Axalta Coating Systems

Two Commerce Square

2001 Market St., Suite 36

Philadelphia, PA 19103

axaltacoatingsystems.com

   LOGO

September 12, 2016

VIA EDGAR

Mr. John Cash, Accounting Branch Chief

Office of Manufacturing and Construction

Division of Corporation Finance

United States Securities and Exchange Commission

100 F St., NE, Mail Stop 4631

Washington, D.C. 20549

 

  Re: Axalta Coating Systems Ltd.
     Form 10-K for the Year Ended December 31, 2015
     Filed February 29, 2016
     Definitive Proxy Statement on Schedule 14A
     Filed March 22, 2016
     Item 2.02 Form 8-K
     Filed April 28, 2016
     File No. 1-36733

Dear Mr. Cash:

Axalta Coating Systems Ltd. (the “Company” or “we”) hereby submits its responses to the comments of the staff of the Division of Corporation Finance (the “Staff”) of the Securities and Exchange Commission (the “Commission”) set forth in your letter dated August 30, 2016 regarding the Commission’s review of the above-captioned filings of the Company.

The numbered paragraphs in italics below set forth the Staff’s comments together with the Company’s response. Unless otherwise indicated, capitalized terms used herein have the meanings assigned to them in the applicable public filing of the Company.

General

1. In our previous letter, we requested that management provide, in writing, acknowledgement of the three bullet pointed items (i.e., Tandy language) described at the end of our comment letter dated July 25, 2016. It appears that these acknowledgements were provided in the response letter signed by your outside counsel. Please provide the requested acknowledgements in writing with your next response letter signed by management.

Response: The Company respectfully notes the Staff’s comment and has provided the requested acknowledgements in this response letter.

2. We note your response to prior comment 1; however we continue to note references in your June 30, 2016 Form 10-Q and Form 8-K dated July 26, 2016 that imply items excluded from non-GAAP financial measures you present are “non-recurring” or “unusual.” Please ensure future filings only use those terms to describe specific adjustments that actually meet the definition of non-recurring, unusual or infrequent set forth in Item 10(e)(ii)(B) of Regulation S-K.

Response: The Company respectfully notes the Staff’s comment, and in future filings, the Company will not imply or describe items included within its non-GAAP financial measures as non-recurring, unusual or infrequent that do not meet the definition as set forth in Item 10(e)(ii)(B) of Regulation S-K.

TASK OBJECTIVE —
Continue Axalta's response letter to the SEC staff from the point where it stops.

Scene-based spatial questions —
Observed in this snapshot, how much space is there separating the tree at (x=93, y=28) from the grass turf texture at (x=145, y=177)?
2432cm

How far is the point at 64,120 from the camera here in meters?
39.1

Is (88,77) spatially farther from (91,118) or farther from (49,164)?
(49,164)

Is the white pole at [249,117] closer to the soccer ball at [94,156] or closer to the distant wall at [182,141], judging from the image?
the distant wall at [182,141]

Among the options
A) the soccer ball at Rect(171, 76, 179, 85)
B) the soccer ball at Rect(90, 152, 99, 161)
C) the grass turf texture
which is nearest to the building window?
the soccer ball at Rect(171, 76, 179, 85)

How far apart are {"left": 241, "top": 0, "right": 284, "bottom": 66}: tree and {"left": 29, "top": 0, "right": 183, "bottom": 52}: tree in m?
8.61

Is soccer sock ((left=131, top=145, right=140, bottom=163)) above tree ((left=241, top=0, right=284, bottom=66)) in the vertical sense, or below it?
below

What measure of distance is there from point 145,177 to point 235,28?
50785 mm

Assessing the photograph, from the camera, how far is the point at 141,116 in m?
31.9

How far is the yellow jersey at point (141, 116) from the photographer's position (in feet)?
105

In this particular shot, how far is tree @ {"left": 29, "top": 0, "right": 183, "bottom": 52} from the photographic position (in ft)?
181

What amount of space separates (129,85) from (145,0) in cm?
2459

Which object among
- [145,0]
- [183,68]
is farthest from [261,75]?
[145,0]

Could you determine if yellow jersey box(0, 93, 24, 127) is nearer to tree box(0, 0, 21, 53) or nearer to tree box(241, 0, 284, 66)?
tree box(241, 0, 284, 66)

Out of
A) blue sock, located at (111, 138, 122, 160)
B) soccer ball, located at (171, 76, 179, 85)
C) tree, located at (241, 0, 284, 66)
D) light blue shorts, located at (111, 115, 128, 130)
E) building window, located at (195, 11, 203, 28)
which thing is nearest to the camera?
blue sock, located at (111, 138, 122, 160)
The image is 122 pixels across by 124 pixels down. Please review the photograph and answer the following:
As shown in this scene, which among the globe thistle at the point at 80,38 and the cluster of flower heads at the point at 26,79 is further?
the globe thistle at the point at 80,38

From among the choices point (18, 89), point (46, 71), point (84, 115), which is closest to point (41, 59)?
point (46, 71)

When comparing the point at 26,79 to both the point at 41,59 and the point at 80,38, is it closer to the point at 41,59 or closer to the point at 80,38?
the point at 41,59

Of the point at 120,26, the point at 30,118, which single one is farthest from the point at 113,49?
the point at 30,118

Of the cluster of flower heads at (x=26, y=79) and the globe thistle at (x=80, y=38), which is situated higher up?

EXPECTED ANSWER —
September 12, 2016

Page 2

 

Form 10-K for the Year Ended December 31, 2015

Item 8. Financial Statements and Supplementary Data, page 76

(3) Summary of Significant Accounting Policies, page 86

Revenue Recognition, page 87

3. We note your response to prior comment 4. Please revise future filings to clarify the nature and terms of the up-front customer costs you capitalize, including the clawback provisions. Please also consider the disclosure requirements of ASC 605-50-50-1.

Response: The Company respectfully notes the Staff’s comment, and in future filings, the Company will clarify the nature and terms of the up-front customer costs it capitalizes, including the clawback provisions, and will continue to consider the disclosure requirements of ASC 605-50-50-1 in connection with future periodic reports.

(14) Income Taxes, page 112

4. We note your response to prior comment 5. Please provide us the amounts of U.S. taxable income (loss) that you generated in each of the last five years. In the event you have incurred cumulative losses for three or more years, please more fully explain and demonstrate to us how you concluded that realization of your deferred tax assets is more likely than not based on the provisions of ASC 740-10-30-21.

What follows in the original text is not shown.